Fortunately, Lartar recognized that her anger was toxic and misplaced. So she decided to take a leave of absence, seeking refuge in the isolation of the wilderness, where she meditated and learned to release her rage, which was not easy. She now sees her deep-seated anger as a reflection of the widespread suffering and abuses endured by millions under the military regime in Myanmar, based on her own experience: years of separation from her family, fleeing for her life, and struggling to survive just to obtain an education. Her earliest memories are filled with beatings, theft, and threats at gunpoint—all at the hands of the military. Ultimately, after much internal struggle, she was able to turn a corner and realize that her pain was inflicted by the Burmese military, not the entire Bamar community.

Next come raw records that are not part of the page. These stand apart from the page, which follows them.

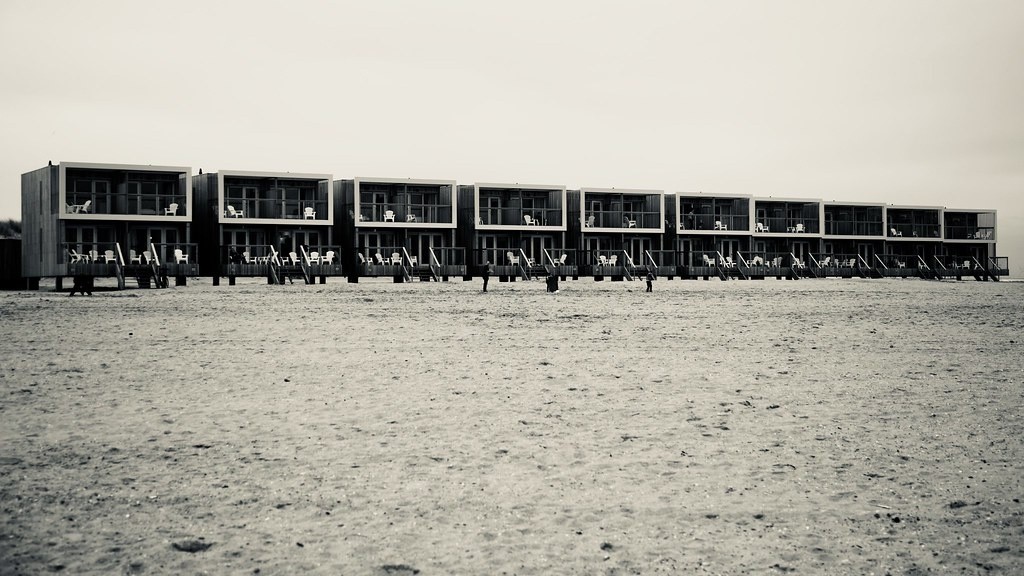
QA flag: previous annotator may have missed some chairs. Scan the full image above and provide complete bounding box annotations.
[891,228,992,270]
[594,255,617,266]
[507,252,519,265]
[407,214,417,223]
[105,250,116,264]
[758,223,768,232]
[375,253,390,266]
[67,250,99,264]
[585,215,595,228]
[227,205,244,218]
[554,254,568,266]
[175,249,189,264]
[383,210,395,222]
[358,253,374,265]
[702,251,856,268]
[524,215,539,226]
[243,249,335,266]
[796,223,805,233]
[66,200,91,214]
[304,207,316,219]
[390,252,403,266]
[715,221,728,230]
[165,203,179,216]
[143,251,155,265]
[410,256,417,266]
[625,217,637,228]
[130,249,142,265]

All this raises a poignant question: after so many years of violence and torment, can there ever be genuine peace within Myanmar? It's a topic that Lartar has reflected on deeply. In spite of her experiences, she still believes that peace within a unified Myanmar is possible. “We are not part of this Karen anymore,” she says. “We are part of the whole Myanmar! The citizenship is a Myanmar, as a Karen, as a Shan, as a Muslim, or as whatever you are, it really doesn't matter.” She rejects the notion that new borders need to be drawn, but insists that what Myanmar truly needs is “new people, new leaders, new ideas, a new constitution.” Myanmar, she points out, is a country rich in natural resources, with everything it needs to become a successful state for the benefit of its people. The problem has been that those in power exploit both the nation and its people for their own gain. That, Lartar asserts, is what must change for peace to be realized.

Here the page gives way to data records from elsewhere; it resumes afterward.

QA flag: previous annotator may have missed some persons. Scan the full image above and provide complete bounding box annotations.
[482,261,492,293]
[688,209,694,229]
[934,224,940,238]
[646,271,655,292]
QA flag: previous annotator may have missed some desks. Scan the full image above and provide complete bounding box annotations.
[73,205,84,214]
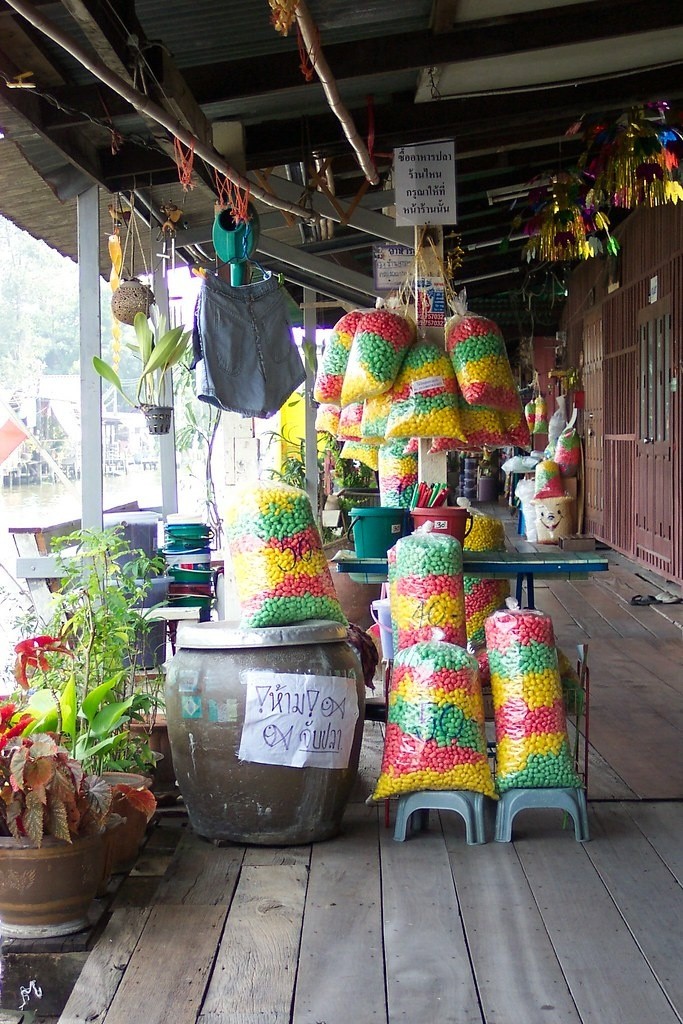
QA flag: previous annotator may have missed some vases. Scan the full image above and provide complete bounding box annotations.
[0,820,109,942]
[126,751,164,795]
[98,772,149,863]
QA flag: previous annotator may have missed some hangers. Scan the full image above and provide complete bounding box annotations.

Today, Lartar advocates for a form of federalism. “Why don't we all live independently in the country? Getting independence and building something together?" she asks rhetorically. Yet, she emphasizes that empowering the youth is key. Many young people are already educated and capable of contributing meaningfully to the country's political future, but Lartar laments that many in the old guard are reluctant to hand over power to the next generation. This reflects a common dynamic in Myanmar and the broader region, where elders are venerated, and the youth are expected to defer and take a back seat. The downside of this approach, she argues, is that older generations often just recycle the past, driven by their own experiences. “History is history. We don't need to follow this history. And we create a better history in our life for young people,” she says.